Amber Creek. Amber Creek.

RACINE, Wis. (AP) - Authorities in Wisconsin and Oklahoma used DNA and fingerprint analysis to connect an Illinois man to the cold-case slaying of a teenage runaway whose battered body was found in a Wisconsin marsh in 1997, the Racine County sheriff said Tuesday.

James P. Eaton of Palatine, Ill., was arrested Saturday in Chicago. He was being held in Racine County Jail on $1 million bail on charges of first-degree intentional homicide and hiding a corpse, Sheriff Chris Schmaling said. No court date was scheduled for Tuesday. Schmaling didn't know whether Eaton has an attorney.

"This is a day that we have been waiting more than 17 years to arrive," Schmaling said at a news conference.

Eaton is suspected in connection with the slaying of Amber Creek, a 14-year-old from Palatine, Ill. She had run away from a state-operated juvenile shelter in Chicago on Jan. 23, 1997. She then attended a party at a motel in Rolling Meadows, Ill., the week of her death. She was last seen leaving the party and getting into a luxury car that had a placard reading "mayor," and was driven by a man described as being white and in his 30s.

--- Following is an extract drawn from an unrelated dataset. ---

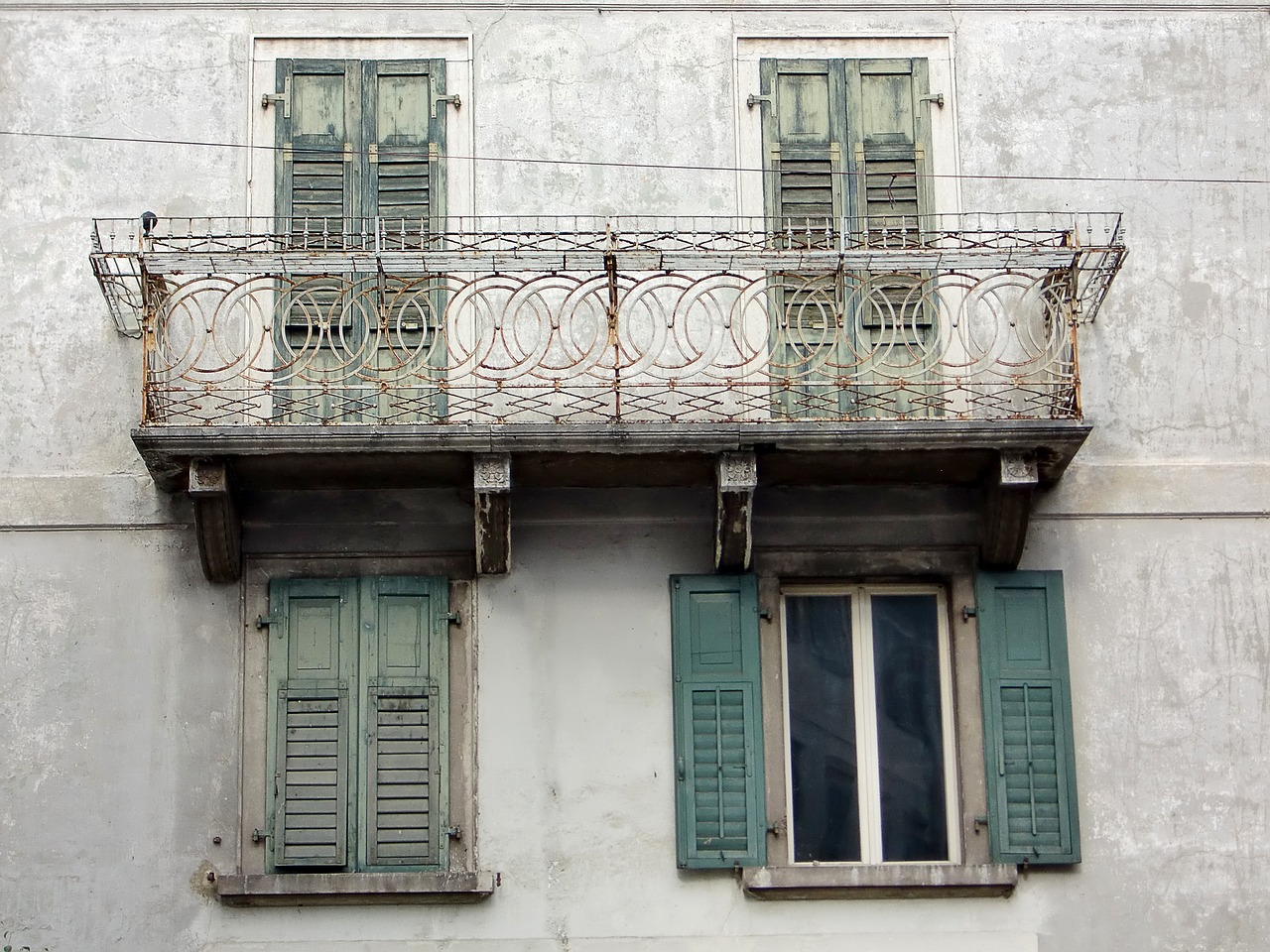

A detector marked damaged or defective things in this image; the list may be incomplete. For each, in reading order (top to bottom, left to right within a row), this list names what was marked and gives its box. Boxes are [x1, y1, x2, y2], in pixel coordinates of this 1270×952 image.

rusty metal railing [86, 215, 1122, 428]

Two weeks later, a pair of hunters found Creek's corpse in a marsh in the Town of Burlington. She'd been beaten, sexually assaulted and suffocated with a plastic bag.

Her body was left posed with an upraised hand that had the word "Hi" written on her palm. Investigators referred to her as Jane Doe for 16 months until they could determine her name.

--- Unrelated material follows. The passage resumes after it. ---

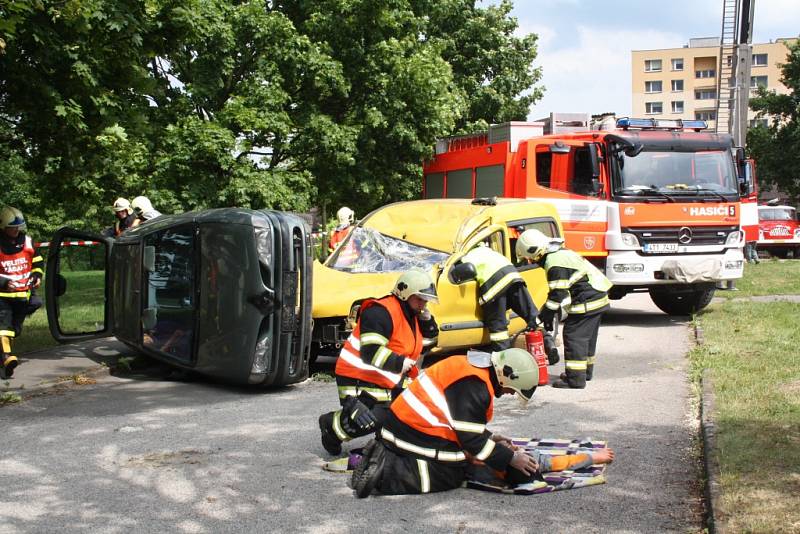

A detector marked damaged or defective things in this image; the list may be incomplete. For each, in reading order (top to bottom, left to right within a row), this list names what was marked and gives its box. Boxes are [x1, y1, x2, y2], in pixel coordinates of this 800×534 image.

Schmaling said there was no indication that Eaton, who would have been 19 at the time of her disappearance, and Creek knew each other.

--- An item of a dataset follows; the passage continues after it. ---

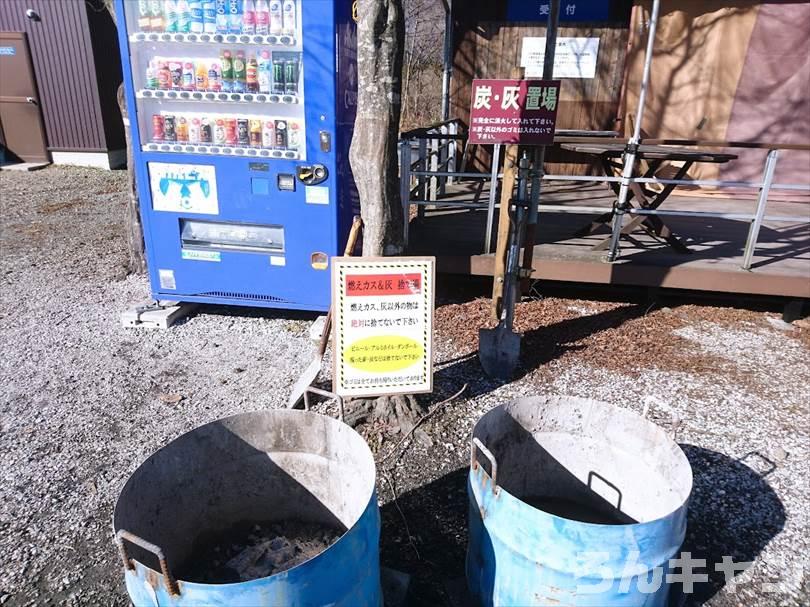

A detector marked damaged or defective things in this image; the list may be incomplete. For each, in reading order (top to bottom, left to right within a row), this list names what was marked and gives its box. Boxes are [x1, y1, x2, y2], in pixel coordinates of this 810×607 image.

rusty barrel [113, 410, 382, 604]
rusty barrel [468, 396, 688, 604]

"Eaton had not previously been a suspect or mentioned during the course of this investigation," he said.

Investigators recovered DNA from Creek's body and fingerprints from the bag used to suffocate her. The evidence was sent to the FBI and crime labs in every other state, but there were no matches.

Then on Feb. 28, the Oklahoma State Bureau of Investigation informed the Wisconsin Department of Justice that the fingerprint evidence matched the prints of Eaton, who'd previously been fingerprinted for what Schmaling described as relatively minor offenses.

Once the Wisconsin Crime Laboratory confirmed the match, Racine County deputies launched an in-depth investigation that involved surveillance of Eaton. After tailing him for several days they were able to recover a partially used cigarette that Eaton discarded at a Chicago-area train station. DNA from the cigarette matched the sample recovered from Creek's body, Schmaling said.

The sheriff said the investigation is still going on. He called on people who might have knowledge of Eaton and his alleged involvement in the crime to "do the right thing for Amber and her family and come forward."